Wednesday, January 4, 2012

Pow

     The field is open again, and the pows have returned to graze. I like the pows Whip smart, they trundle low to the ground, eating grain and flowers, though they especially like treats fed from hand. They are a sight to see, running in seeming formation across the open fields, kicking up their heels and squealing in delight. Some are spotted, some are dotted, some sprout tiny horns, while others are sleek and round, solid shades of the russet rainbow. They are magical creatures and good friends to a lonely child on a farm.

Monday, January 2, 2012

Demon Hats & Paper Tigers

     It's a good thing the old woman turned out to be a crack-shot with the even older rifle. The demon hats weren't always easy targets. They possessed an unholy life of their own, and did not need to be worn, but in the end they were still just hats, and so it was their desire, their function to set upon heads.
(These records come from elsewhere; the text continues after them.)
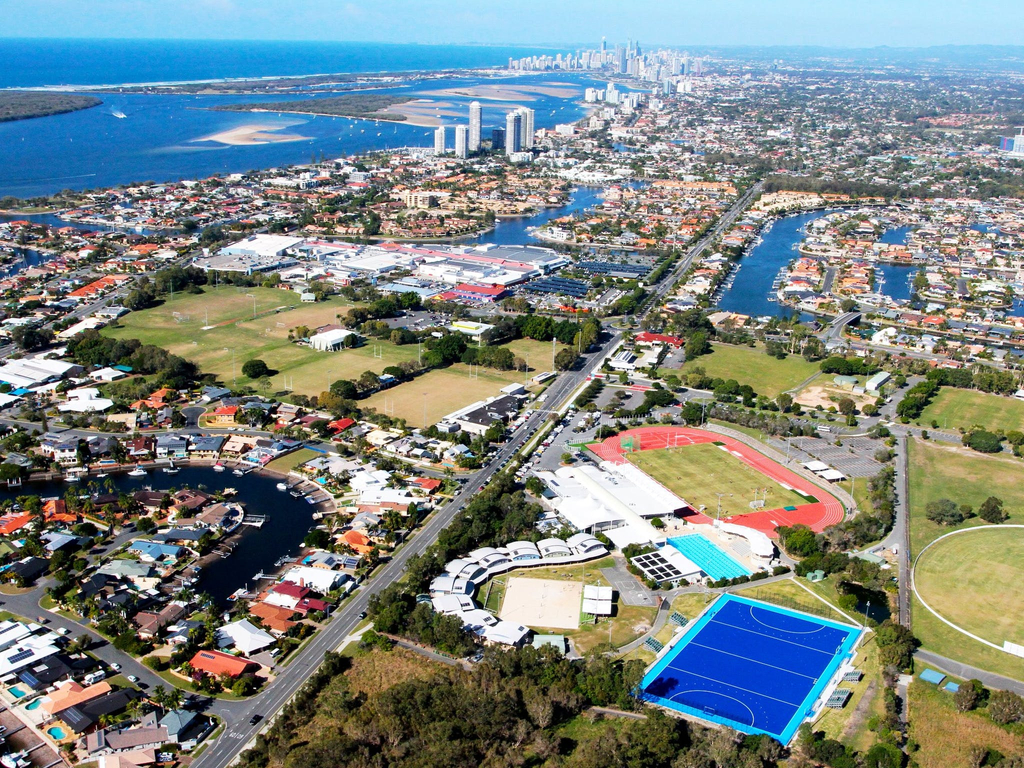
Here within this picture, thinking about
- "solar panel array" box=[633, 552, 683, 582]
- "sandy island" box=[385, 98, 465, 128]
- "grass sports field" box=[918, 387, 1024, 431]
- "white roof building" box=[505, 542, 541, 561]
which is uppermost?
"sandy island" box=[385, 98, 465, 128]

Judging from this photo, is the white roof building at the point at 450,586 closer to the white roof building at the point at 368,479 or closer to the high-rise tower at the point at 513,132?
the white roof building at the point at 368,479

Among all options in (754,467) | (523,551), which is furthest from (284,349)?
(754,467)

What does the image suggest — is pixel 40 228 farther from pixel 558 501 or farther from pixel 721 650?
pixel 721 650

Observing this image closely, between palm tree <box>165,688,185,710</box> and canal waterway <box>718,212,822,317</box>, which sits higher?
canal waterway <box>718,212,822,317</box>

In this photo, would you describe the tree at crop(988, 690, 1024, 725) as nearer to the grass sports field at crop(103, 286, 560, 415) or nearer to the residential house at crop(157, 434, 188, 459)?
the grass sports field at crop(103, 286, 560, 415)

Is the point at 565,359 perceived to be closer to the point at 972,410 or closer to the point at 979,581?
the point at 972,410

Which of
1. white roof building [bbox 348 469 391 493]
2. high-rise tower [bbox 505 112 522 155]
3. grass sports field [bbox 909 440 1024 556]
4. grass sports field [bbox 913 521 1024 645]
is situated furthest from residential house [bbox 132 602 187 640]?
high-rise tower [bbox 505 112 522 155]
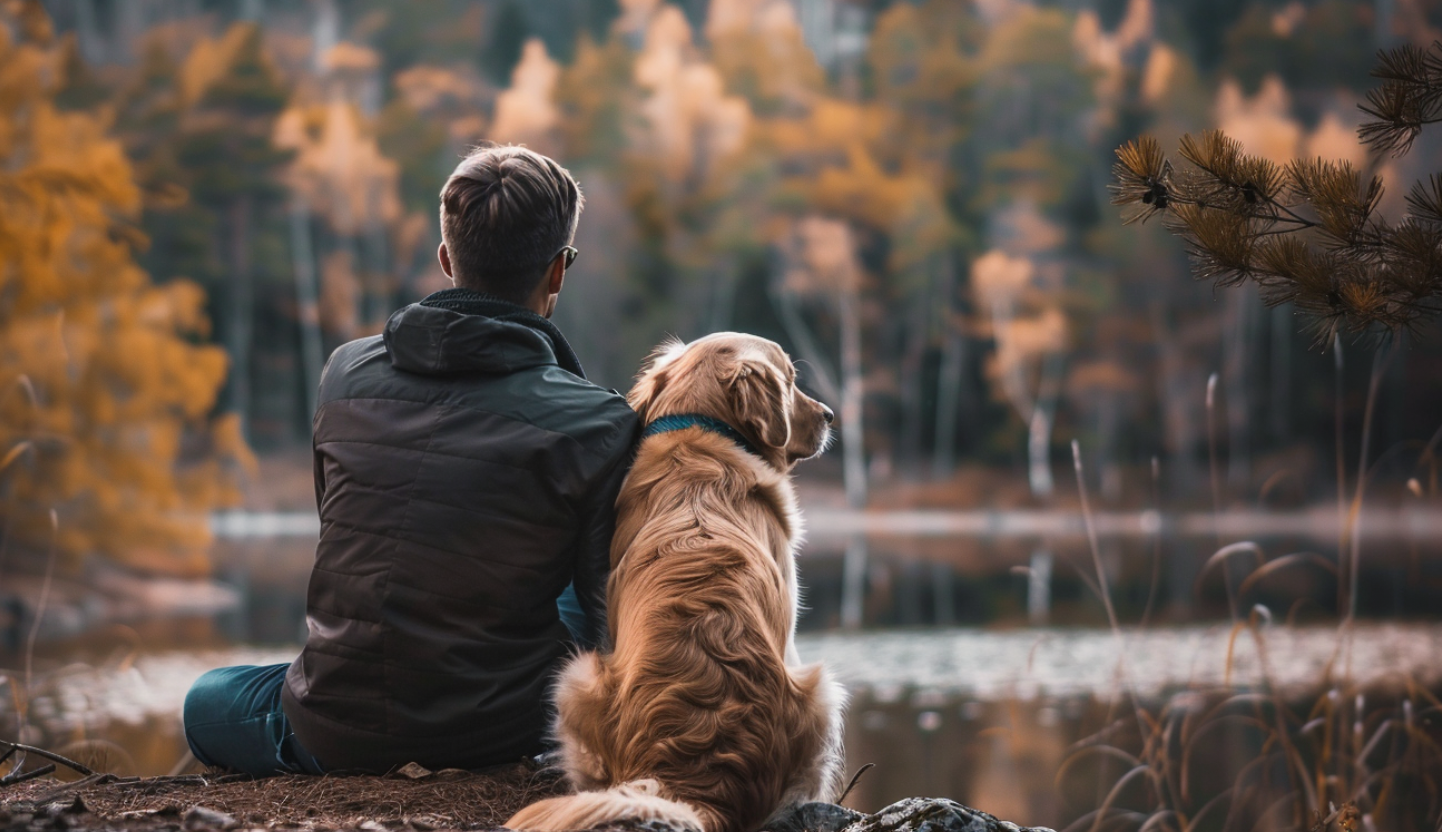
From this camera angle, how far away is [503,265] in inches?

They hid in corners, scuttled through shadows, searching for the perfect heads upon which to rest, lives upon which to feed.

     The Tigers hung, hugely, to every screened window in the many roomed old house. The clung with impossible claws, the waving of their thick paper bodies a soft sound in the wind. It was difficult to gauge their intent, their movements were so slow as if they had to be drawn again in between each blink of the eye or beat of the heart. But their presence was certainly ominous as striped fur glinted in moonlight.